Anteriormente se pensaba que por cada proteína que nuestro cuerpo produce se necesitaba un gen que contuviera la información necesaria para producirla. Y de hecho esto es cierto para casi la totalidad de las proteínas que producimos. Tenemos un gen para la insulina, un gen diferente para la hemoglobina y otro para el colágeno. Sin embargo hoy en día sabemos que el cuerpo humano puede generar un repertorio de aproximadamente 1012 diferentes tipos de anticuerpos. Si cada anticuerpo estuviera codificado por un gen diferente, necesitaríamos al menos esa misma cantidad de genes ¡cuando el genoma humano consta apenas de 50, 000 genes! ¿Entonces cuál es el mecanismo que permite generar una gran cantidad de anticuerpos que pueden reconocer cosas que ni siquiera existen en la naturaleza?
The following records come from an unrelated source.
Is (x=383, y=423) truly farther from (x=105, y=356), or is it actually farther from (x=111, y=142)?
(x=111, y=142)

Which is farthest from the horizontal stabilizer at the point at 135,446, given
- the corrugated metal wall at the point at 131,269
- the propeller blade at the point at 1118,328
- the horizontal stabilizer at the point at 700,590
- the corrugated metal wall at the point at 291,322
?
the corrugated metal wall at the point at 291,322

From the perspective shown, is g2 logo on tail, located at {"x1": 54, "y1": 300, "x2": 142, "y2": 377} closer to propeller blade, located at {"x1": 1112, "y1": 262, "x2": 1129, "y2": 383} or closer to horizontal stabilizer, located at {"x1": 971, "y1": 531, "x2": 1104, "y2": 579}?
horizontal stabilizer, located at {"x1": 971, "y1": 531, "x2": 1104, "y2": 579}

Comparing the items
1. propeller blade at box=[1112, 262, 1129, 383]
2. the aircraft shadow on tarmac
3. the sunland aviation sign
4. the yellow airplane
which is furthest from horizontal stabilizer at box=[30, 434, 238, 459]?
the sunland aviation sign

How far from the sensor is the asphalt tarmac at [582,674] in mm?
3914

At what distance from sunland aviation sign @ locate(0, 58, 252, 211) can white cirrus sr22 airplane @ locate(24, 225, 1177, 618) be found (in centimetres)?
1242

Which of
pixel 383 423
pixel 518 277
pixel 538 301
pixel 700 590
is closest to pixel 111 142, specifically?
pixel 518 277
Tonegawa descubrió que los anticuerpos se generan usando no un gen para cada uno de ellos, sino combinaciones de pequeños segmentos génicos para formar un nuevo gen que dará las instrucciones para formar al anticuerpo. Imaginemos que tenemos una baraja inglesa, donde existen trece cartas de cada uno de los cuatro diferentes palos (espadas, corazones, diamantes y tréboles). Si tomamos una carta por cada uno de los palos tendremos una mano formada por un corazón, un trébol , un diamante y una espada. Y esa combinación específica sería una entre las más de 28 mil combinaciones posibles. De esta forma combinando diferentes partes limitadas, se pueden generar una gran variedad de productos.
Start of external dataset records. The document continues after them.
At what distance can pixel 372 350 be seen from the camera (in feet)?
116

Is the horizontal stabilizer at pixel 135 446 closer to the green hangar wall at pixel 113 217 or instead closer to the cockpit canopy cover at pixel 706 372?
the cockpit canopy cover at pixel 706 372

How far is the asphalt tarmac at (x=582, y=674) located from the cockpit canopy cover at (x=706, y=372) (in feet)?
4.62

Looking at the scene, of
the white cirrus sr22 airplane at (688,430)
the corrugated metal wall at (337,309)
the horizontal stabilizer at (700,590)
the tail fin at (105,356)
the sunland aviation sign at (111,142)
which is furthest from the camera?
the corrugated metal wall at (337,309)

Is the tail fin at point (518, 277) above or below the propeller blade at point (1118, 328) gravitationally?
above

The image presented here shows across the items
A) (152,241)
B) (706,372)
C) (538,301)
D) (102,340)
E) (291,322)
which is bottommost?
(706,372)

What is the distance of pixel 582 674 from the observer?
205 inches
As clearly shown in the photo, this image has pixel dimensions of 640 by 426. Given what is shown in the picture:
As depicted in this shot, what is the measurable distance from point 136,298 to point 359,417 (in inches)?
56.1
Lo mismo pasa con los linfocitos y los anticuerpos que estos generan. Los precursores de linfocitos B contienen una cantidad limitada de genes V, genes D y genes J. Los anticuerpos se generan combinando sólo uno de cada clase de estos genes. Así, tenemos linfocitos con la combinación V12-D3-J8, otro con la V7-D34-J9, etc. Cada uno de estos anticuerpos tendrá una afinidad específica generada al azar, pues a la hora de combinarse, no se sabría contra que se podría unir. Es como si un cerrajero creara nuevas llaves combinando tres pedazos de metales diferentes y esperara que esa llave abriera una puerta de algún lugar del mundo.
Exactamente así funciona nuestro sistema inmune adaptativo: generando receptores y anticuerpos de forma anticipatoria y azarosa. Este sistema permite estar preparados para responder contra patógenos que no necesariamente hemos conocido a lo largo de la evolución. ¡Es más, puede que ni siquiera existan en nuestro planeta, pero ya tenemos un anticuerpo que reaccionará contra ese patógeno!
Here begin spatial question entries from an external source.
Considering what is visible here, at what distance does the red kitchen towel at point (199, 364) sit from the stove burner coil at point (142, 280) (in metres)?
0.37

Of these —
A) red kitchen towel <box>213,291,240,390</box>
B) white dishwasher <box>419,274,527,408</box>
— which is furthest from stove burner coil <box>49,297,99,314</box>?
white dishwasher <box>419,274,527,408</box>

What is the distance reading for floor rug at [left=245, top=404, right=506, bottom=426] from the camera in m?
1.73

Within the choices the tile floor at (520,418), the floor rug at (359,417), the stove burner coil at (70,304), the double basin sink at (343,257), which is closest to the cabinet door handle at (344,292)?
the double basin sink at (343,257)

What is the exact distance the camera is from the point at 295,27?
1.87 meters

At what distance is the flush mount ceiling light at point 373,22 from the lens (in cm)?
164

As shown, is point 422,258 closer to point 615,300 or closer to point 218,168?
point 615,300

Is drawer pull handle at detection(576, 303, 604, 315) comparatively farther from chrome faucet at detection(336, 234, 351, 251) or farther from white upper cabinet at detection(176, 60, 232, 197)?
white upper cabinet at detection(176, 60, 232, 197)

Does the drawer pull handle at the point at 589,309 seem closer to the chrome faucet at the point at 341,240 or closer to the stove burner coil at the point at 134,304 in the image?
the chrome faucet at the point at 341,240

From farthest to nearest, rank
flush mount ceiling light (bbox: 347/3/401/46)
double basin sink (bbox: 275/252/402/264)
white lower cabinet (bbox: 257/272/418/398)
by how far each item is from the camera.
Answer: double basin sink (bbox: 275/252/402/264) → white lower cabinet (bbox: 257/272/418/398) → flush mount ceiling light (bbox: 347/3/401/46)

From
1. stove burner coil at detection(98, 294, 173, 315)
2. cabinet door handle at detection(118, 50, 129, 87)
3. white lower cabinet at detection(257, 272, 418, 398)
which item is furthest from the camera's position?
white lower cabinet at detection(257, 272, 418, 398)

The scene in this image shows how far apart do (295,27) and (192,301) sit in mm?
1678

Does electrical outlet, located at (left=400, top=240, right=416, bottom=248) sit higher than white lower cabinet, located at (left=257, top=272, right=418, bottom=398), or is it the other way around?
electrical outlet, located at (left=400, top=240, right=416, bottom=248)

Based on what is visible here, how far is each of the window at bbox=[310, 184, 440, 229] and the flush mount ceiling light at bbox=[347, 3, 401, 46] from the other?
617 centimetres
Como se podrán imaginar, es un mecanismo muy costoso, pues muchas veces los linfocitos generados nunca se llegan a usar y algunas de las combinaciones ni siquiera generarán anticuerpos funcionales (como las monstruosas llaves generadas por el loco cerrajero). Pero gracias a este mecanismo, las especies que contamos con sistema inmune adaptativo, podemos tener vidas más largas y montar respuestas inmunes efectivas contra patógenos como los virus, los cuales mutan y evolucionan rápidamente, pues antes de que estos evolucionen, ¡ya tenemos un anticuerpo que podrá detectarlos y bloquearlos!
Listo para la batalla
Cerré todos los libros y salí a caminar por Ciudad Universitaria. La confianza en mi sistema inmune quedaba restaurada. Ahora sabía que dentro de mí cuento con un repertorio casi tan grande como el imaginado por Borges en su biblioteca de Babel (ese producido por la combinación de las letras del alfabeto). Un repertorio de anticuerpos capaz de defenderme de patógenos que ni siquiera he conocido. ¡Adelante, microbios del espacio estelar, en la Tierra uno de mis anticuerpos los espera para la batalla!